Nietypowy lot Lufthansy. Zachowanie Polaków zszokowało pasażerów
Wszystko wydarzyło się w środę, 19 czerwca podczas lotu LH 1849. Podróż wydałoby się, jak każda inna, dopóki nie dała o sobie znać para Polaków. Mężczyzna (44 l) i jego partnerka (40 l) Lecieli z Alicante do Monachium. W pewnym momencie postanowili dodać pikanterii swojemu związku i zupełnie nie obchodziło ich, że oczy pozostałych pasażerów skierowane były w ich stronę.
Sytuację opisała niemiecka gazeta “Bild”. Para Polaków ignorowała wszelkie zwracanie uwagi przez załogę Lufthansy. W końcu konieczna była interwencja ze strony funkcjonariuszy policji.

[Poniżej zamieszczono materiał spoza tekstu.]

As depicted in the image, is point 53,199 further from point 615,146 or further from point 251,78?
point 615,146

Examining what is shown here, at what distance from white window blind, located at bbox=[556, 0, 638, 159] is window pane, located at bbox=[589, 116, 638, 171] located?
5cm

Para Polaków przestała, dopiero gdy zjawiła się policja
Obsługa na pokładzie poinformowała policję w Monachium o dwóch pasażerach, którzy zakłócali spokojny lot. Gdyby tego było mało, Polacy obrazili załogę, gdy ta próbowała im przerwać.
Kiedy samolot wylądował w Monachium na zakochaną parę czekała już policja. “Kiedy policjanci weszli do samolotu, para w końcu zaprzestała i zastosowała się do poleceń” - podaje gazeta. Dopiero później mogli swobodnie wyjść pozostali podróżni.
Konsekwencje dla niesfornych pasażerów w samolocie
Załoga na pokładzie bardzo poważnie podchodzi nie tylko do bezpieczeństwa, ale także do spokojnych podróży, bez zakłóceń. Przechodzi odpowiednie szkolenia, by móc poradzić sobie z utrudniającymi lot pasażerami. Niekiedy wymagana jest inwerwencja policji, a to może skończyć się przykrymi konsekwencjami. W sprawie pary Polaków, którzy znaleźli się w samolocie Lufthansy prowadzone jest obecnie śledzwo. Jak podaje gazeta “Bild” padły podejrzenia o zakłócanie porządku publicznego.